_Bloco de texto_
━━━━━━━━━━━━━━━━━━━━━━━━━━━━━━

Desembargadores – magistrados de 2ª instância, que apreciavam as apelações e os recursos de suplicação (para obter a clemência real). Recebiam tal nome porque despachavam (“desembargavam”) diretamente com o rei as petições formuladas pelos particulares em questões de graça e de justiça, preparando e executando as deciões régias. Aos poucos, os reis foram lhes conferindo autoridade para tomar, em seu nome, as decisões sobre tais matérias, passando a constituir o Desembargo do Paço.”[8]


A Casa da Justiça da Corte passou, então, a se chamar Casa da Suplicação, mudando também sua função, constituindo-se um tribunal de apelação.


A Casa da Suplicação era formada por duas mesas, uma cívil (do Cívil) e uma criminal (do Crime), também conhecida como “casinha” e formalmente chamada de Desembargo do Paço (julgava as apelações criminais onde a pena imputada fosse a pena de morte, podendo ser agraciada, ou não, com a concessão da clemência real.


Em 1521 o Desembargo do Paço transformou-se em corte independente e especial.


Em 1532 foi criada a Mesa de Consciência e Ordens para resolver os casos jurídicos e administrativos que contavam com foro privilegiado, que eram os que referiam-se às ordens militar-religiosas: Ordem de Cristo, Ordem de Avis e Ordem de Santiago.


Com o tempo a Mesa de Consciência e Ordens excedeu suas funções e passou a julgar as causas eclesiásticas que envolviam os clérigos do reino.      


Com a instituição dos Tribunais de Relação[9] como cortes de 2ª instância, a Casa da Suplicação passou a ser a Corte Suprema para Portugal e as Colônias.


“Assim, a Casa da Suplicação passou a ser o intérprete máximo do direito português, constituindo suas decisões assentos que deveriam ser acolhidos pelas instâncias inferiores como jurisprudência vinculante.”[10]           


O Corregedor ou o Provedor é quem decidia o que podia ser considerado como instância última (a indicação das instâncias recursais variava pelo valor da causa) e, conforme o valor, a apelação poderia ser direta para o Tribunal de Relação.


“Essa é a origem do instituto da alçada como limite valorativo para revisão de determinada decisão.”[11]


3.1.1 PRIMEIROS TRIBUNAIS NO BRASIL COLÔNIA


Em 1587, Filipe II criou um Tribunal de Relação no Brasil: o Tribunal de Relação da Bahia.[12] Com a criação desse órgão colegiado, houve um declínio nos poderes dos ouvidores.


Sob pressão dos Governadores-Gerais (que controlavam os ouvidores[13]), o tribunal de Relação da Bahia foi extinto em 1626, voltando a ser reinstalado em 1652, desta vez como Corte Superior Brasileira.


Em 1734 foi criado o Tribunal de Relação do Rio de Janeiro[14] (para desafogar o   excesso de processos que comprometiam o bom funcionamento do Tribunal de Relação da Bahia).


O Tribunal de Relação do Rio de Janeiro era formado por 10 Desembargadores (divididos em 4 Câmaras de 2 ou 3 juízes).

━━━━━━━━━━━━━━━━━━━━━━━━━━━━━━

Registros de uma fonte de dados:

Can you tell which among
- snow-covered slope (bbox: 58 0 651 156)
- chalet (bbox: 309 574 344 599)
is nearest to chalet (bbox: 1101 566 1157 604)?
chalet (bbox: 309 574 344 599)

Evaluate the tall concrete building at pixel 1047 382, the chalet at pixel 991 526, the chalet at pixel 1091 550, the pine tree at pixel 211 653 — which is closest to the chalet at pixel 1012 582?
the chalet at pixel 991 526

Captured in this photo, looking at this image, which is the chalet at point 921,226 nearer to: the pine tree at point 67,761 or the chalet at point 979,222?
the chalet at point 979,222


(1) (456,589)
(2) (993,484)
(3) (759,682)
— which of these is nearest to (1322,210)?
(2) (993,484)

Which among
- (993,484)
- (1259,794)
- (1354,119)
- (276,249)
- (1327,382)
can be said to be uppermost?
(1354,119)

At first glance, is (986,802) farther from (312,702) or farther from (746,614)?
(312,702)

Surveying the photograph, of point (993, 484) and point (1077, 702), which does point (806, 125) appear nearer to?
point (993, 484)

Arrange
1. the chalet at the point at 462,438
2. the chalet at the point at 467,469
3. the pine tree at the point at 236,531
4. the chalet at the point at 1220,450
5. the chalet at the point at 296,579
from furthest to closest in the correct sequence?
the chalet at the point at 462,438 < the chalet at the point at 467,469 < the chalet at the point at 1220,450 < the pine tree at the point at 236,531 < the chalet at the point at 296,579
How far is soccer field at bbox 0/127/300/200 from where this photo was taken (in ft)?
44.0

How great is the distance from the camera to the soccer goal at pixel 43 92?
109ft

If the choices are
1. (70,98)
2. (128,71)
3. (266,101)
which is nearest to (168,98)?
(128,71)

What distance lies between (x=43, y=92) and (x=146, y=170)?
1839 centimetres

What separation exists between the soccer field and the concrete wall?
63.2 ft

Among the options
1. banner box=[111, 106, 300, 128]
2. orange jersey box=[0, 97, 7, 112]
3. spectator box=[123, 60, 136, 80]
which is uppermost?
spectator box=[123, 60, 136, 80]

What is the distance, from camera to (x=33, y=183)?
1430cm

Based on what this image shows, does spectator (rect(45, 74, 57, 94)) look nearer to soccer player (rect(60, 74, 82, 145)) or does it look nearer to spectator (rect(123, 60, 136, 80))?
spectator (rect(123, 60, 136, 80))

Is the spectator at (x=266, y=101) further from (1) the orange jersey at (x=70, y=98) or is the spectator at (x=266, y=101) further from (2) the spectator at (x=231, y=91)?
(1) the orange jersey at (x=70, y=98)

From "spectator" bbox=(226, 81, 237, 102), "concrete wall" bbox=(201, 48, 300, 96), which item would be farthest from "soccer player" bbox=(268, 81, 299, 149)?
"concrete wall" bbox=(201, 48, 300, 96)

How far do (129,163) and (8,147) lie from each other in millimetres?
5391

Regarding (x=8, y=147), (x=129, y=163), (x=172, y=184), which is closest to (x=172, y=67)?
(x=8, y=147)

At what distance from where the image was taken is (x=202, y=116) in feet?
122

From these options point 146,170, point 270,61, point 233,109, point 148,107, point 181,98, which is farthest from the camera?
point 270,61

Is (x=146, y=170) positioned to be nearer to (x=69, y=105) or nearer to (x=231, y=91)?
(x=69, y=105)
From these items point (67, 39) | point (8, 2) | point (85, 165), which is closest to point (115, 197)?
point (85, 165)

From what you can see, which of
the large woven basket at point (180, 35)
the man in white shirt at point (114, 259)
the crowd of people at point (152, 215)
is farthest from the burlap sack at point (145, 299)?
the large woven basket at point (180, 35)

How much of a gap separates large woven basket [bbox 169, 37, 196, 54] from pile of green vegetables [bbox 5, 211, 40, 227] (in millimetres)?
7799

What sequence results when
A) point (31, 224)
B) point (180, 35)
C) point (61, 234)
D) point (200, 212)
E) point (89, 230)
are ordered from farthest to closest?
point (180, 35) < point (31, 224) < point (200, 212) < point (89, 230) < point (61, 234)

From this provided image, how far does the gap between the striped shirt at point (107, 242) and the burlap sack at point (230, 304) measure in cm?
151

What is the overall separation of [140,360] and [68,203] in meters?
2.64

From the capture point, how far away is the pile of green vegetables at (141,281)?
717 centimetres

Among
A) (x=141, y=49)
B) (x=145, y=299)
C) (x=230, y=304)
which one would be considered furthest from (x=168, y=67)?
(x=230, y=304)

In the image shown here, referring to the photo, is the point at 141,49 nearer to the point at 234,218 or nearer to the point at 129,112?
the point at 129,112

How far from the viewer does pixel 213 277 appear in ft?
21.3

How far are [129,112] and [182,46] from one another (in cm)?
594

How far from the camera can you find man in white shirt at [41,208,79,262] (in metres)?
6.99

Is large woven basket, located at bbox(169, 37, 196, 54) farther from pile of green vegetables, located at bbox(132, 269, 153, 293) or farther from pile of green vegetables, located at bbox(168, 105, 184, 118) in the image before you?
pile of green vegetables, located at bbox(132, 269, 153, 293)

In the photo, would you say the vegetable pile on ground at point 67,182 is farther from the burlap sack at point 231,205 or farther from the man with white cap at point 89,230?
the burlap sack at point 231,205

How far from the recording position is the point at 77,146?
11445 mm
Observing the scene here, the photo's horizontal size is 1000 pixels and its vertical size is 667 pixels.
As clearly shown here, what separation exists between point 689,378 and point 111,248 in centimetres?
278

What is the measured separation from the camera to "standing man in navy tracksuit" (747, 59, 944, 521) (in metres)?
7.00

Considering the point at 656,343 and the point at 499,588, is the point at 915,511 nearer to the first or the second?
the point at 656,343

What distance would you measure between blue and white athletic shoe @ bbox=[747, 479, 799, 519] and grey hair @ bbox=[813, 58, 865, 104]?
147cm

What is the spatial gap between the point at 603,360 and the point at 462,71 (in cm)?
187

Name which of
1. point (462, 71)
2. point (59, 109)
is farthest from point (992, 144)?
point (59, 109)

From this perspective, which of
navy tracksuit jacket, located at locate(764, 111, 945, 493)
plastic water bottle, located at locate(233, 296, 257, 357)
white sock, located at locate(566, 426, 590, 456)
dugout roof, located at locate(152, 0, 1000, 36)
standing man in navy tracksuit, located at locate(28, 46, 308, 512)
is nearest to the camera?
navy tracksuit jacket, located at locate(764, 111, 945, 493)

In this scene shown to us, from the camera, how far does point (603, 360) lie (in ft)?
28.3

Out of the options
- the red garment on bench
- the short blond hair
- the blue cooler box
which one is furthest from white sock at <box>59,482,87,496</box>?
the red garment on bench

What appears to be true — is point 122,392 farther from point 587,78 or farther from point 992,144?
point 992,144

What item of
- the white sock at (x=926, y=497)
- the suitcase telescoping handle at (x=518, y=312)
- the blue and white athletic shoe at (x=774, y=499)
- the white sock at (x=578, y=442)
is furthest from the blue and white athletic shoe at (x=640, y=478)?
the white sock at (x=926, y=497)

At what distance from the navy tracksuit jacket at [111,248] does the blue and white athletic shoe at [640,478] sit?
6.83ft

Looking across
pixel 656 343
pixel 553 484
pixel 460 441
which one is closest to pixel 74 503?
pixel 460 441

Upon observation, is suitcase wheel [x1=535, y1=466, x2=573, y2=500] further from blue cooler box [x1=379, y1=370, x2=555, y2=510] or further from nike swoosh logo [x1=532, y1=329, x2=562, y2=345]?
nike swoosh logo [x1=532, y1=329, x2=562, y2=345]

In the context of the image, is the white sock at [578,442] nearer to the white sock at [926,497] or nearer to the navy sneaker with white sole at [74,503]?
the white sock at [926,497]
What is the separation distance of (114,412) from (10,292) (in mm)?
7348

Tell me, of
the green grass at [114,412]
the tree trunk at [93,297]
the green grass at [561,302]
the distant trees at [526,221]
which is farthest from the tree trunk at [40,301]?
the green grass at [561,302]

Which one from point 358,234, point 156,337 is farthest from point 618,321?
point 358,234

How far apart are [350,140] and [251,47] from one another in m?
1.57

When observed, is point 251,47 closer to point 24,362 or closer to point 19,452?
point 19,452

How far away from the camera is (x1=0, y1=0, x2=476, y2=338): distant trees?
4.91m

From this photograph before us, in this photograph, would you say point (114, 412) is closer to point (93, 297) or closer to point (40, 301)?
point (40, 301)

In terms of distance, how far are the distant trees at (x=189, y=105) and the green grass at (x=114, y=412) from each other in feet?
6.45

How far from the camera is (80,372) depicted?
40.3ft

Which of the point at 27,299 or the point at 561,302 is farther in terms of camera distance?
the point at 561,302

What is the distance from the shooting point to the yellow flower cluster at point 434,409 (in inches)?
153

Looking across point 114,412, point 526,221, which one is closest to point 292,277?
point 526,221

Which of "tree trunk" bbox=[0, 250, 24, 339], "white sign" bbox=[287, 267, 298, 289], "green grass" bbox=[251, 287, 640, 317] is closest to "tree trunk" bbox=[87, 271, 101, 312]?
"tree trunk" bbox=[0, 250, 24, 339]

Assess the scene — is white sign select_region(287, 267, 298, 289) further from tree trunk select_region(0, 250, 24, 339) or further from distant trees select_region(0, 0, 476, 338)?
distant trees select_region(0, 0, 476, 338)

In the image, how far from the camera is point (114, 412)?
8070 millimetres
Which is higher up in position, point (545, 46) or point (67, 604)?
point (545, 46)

━━━━━━━━━━━━━━━━━━━━━━━━━━━━━━

_Tarefa a resolver_
Indique todas as ordens militar-religiosas que o bloco de texto cita como sujeitas ao foro privilegiado da Mesa de Consciência e Ordens.

_Resposta escrita_
Ordem de Cristo, Ordem de Avis e Ordem de Santiago.